Task to complete
Begin at the line where "Over £10,000 Raised For Local Charities" appears and reproduce exactly every line through the end of the data below, both included, skipping pictures.

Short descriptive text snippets
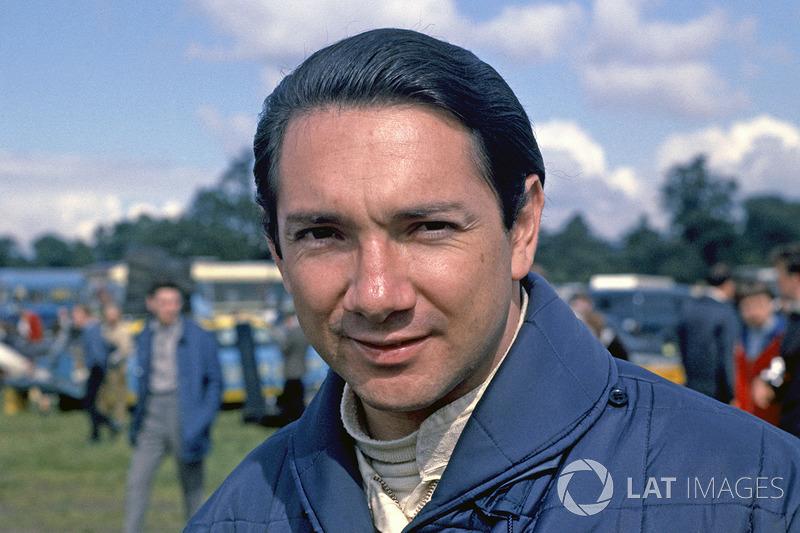 Pedro Rodriguez (2 victorias en las 24 Horas de Daytona)*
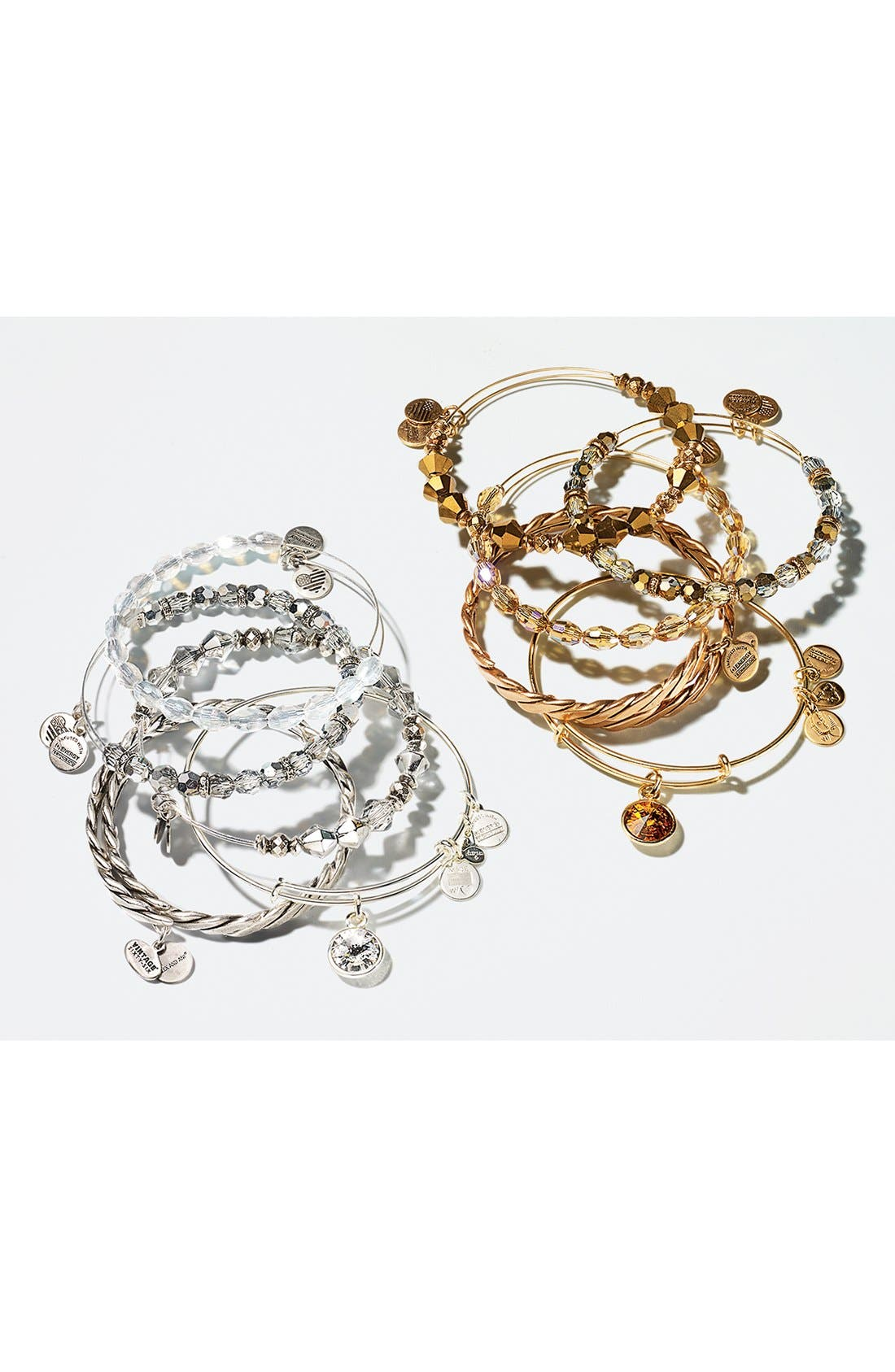 Alternate Image 4  - Alex and Ani Birthstone Expandable Wire Bangle
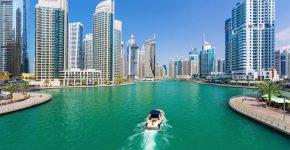Aller à Dubaï : comment bien préparer son voyage ?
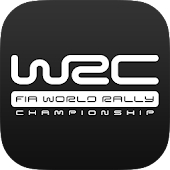 WRC Android TV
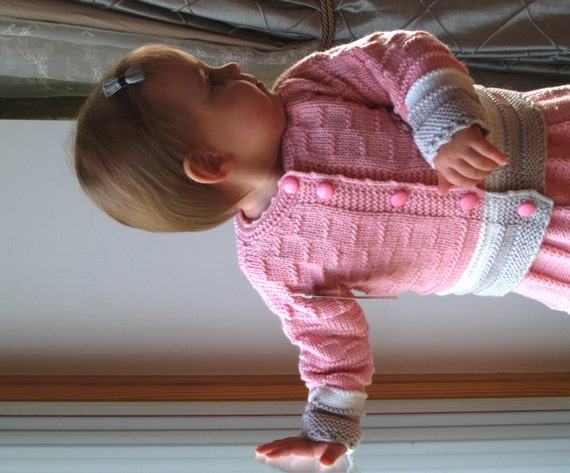 Baby girl cardigan,merino wool jacket,9-18 months,pink handmade sweater,baby girl pullover,hand knit jacket,gift for baby infant girl jacket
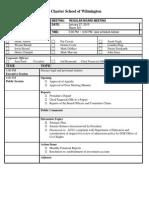 012715 Agenda
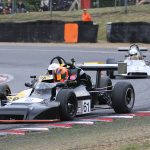 HSCC racers head for Brands Hatch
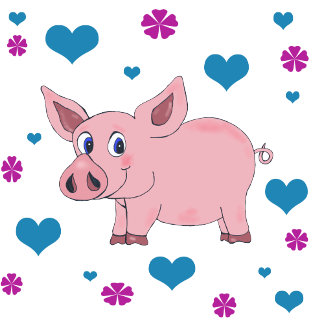 Cute Pigs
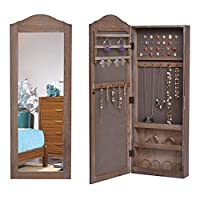 GOFLAME Jewelry Cabinet Wall Mounted, Jewelry Armoire Organizer with Full Length Mirror, Rustic Jewelry Storage Cabinet Adjustable Heights for Necklace, Rings, Bracelet Storage (Natural)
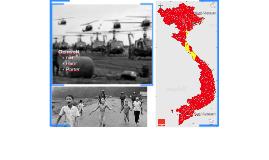 Nord-Vietnam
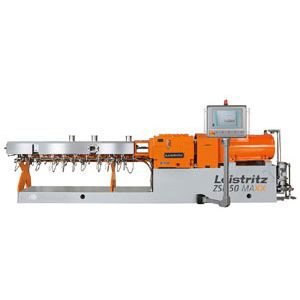 Plastics Handling & Processing Equipment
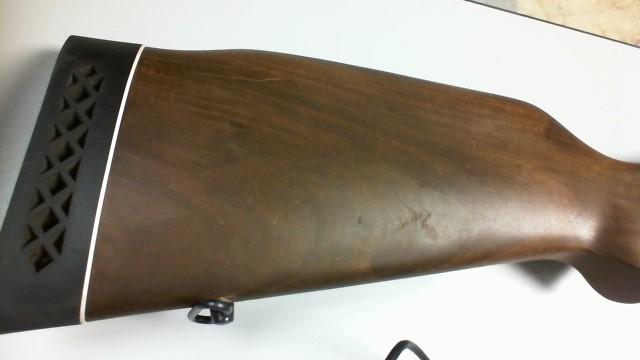 ROSSI FIREARM Rifle R250HB 22-250
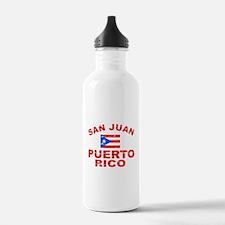 San Juan Puerto Rico designs Water Bottle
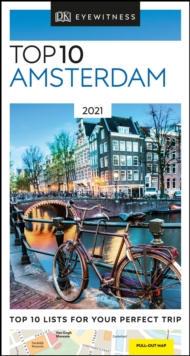 DK Eyewitness Top 10 Amsterdam, Paperback / softback Book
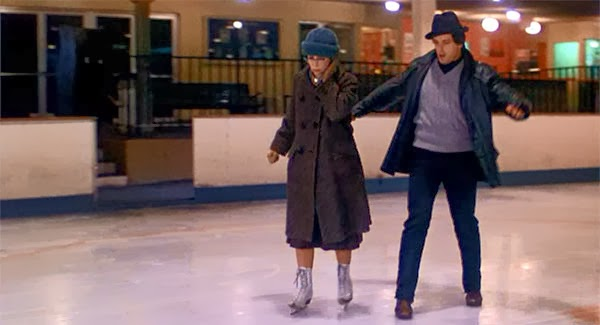 Rocky and Adrian in the skating rink in Rocky.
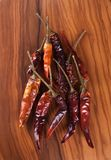Dried red chili peppers Royalty Free Stock Photography
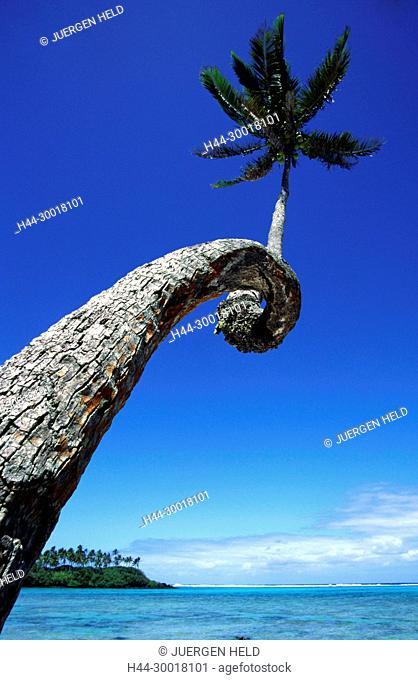 Cook Islands, Raratonga, Muri beach, South Pacific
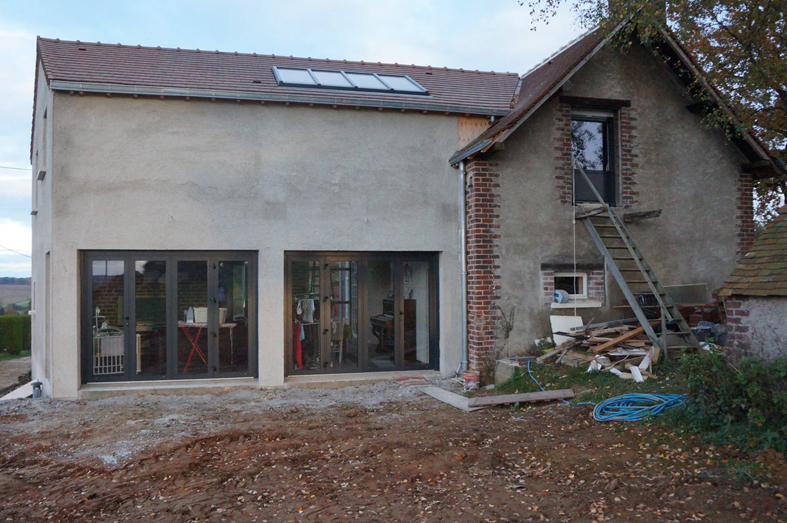 2016-05-architecte-extension-maison-st-vincent-chantier-facade-05
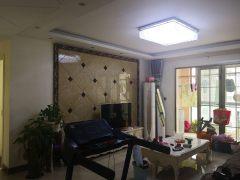 (红旗区)上海城3室2厅2卫138m²精装修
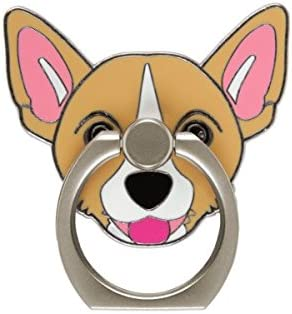 Shiba Inu,Corgi Phone Ring Holder Stand,Dog Phone Ring Stand Holder 360 Rotation Finger Ring Grip Stand for Cellphones,Smartphones and Tablets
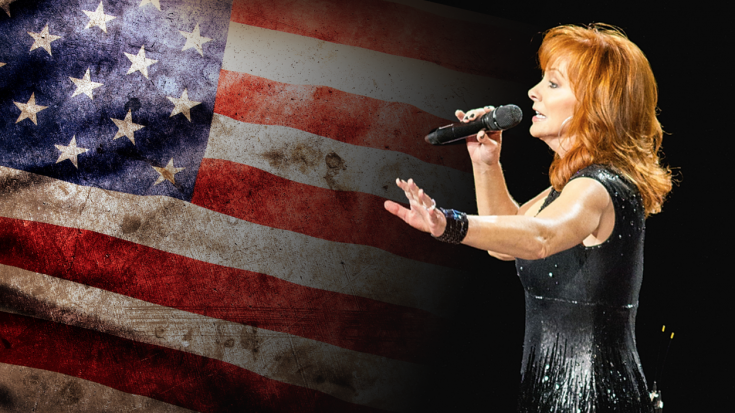 Feel The Freedom As Reba Delivers Unforgettable 4th of July Performance | Classic Country Music Videos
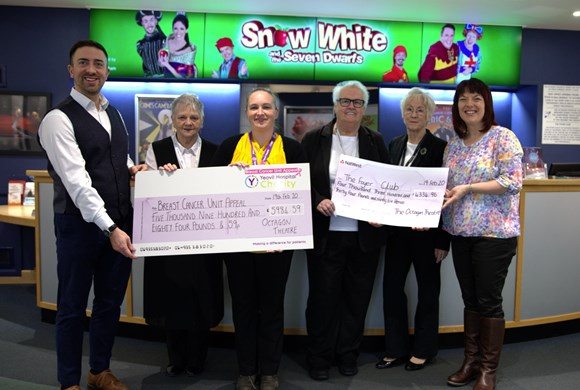 Over £10,000 Raised For Local Charities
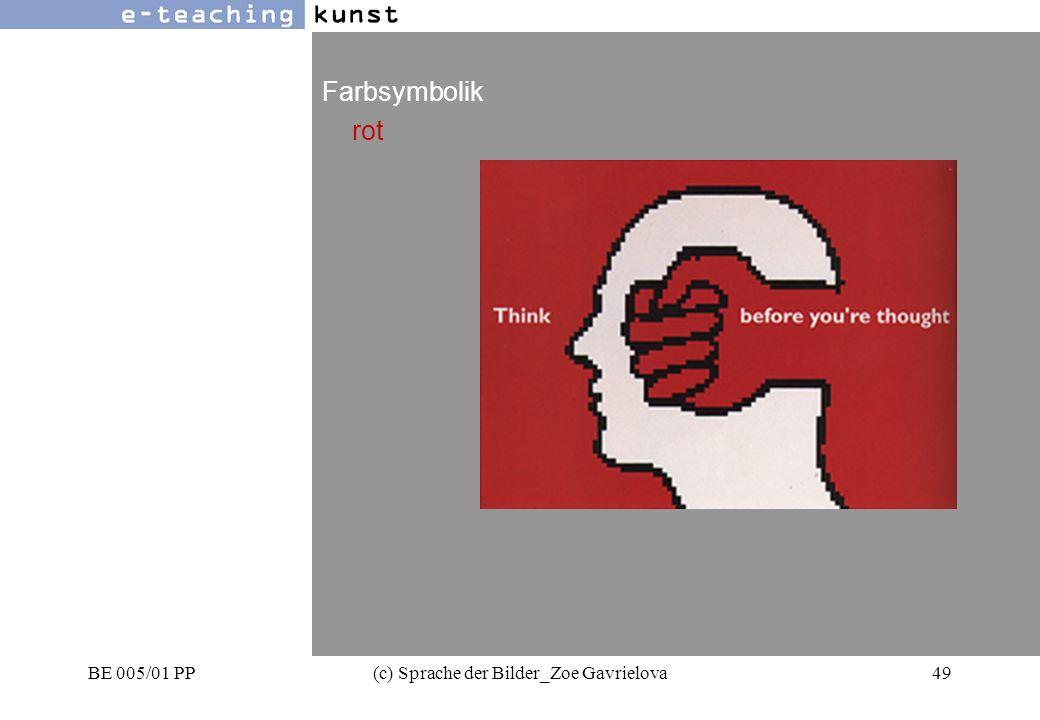 BE 005/01 PP(c) Sprache der Bilder_Zoe Gavrielova49 Werbung- Grafikdesign- Kunst Farbsymbolik rot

Task response
 Over £10,000 Raised For Local Charities
 BE 005/01 PP(c) Sprache der Bilder_Zoe Gavrielova49 Werbung- Grafikdesign- Kunst Farbsymbolik rot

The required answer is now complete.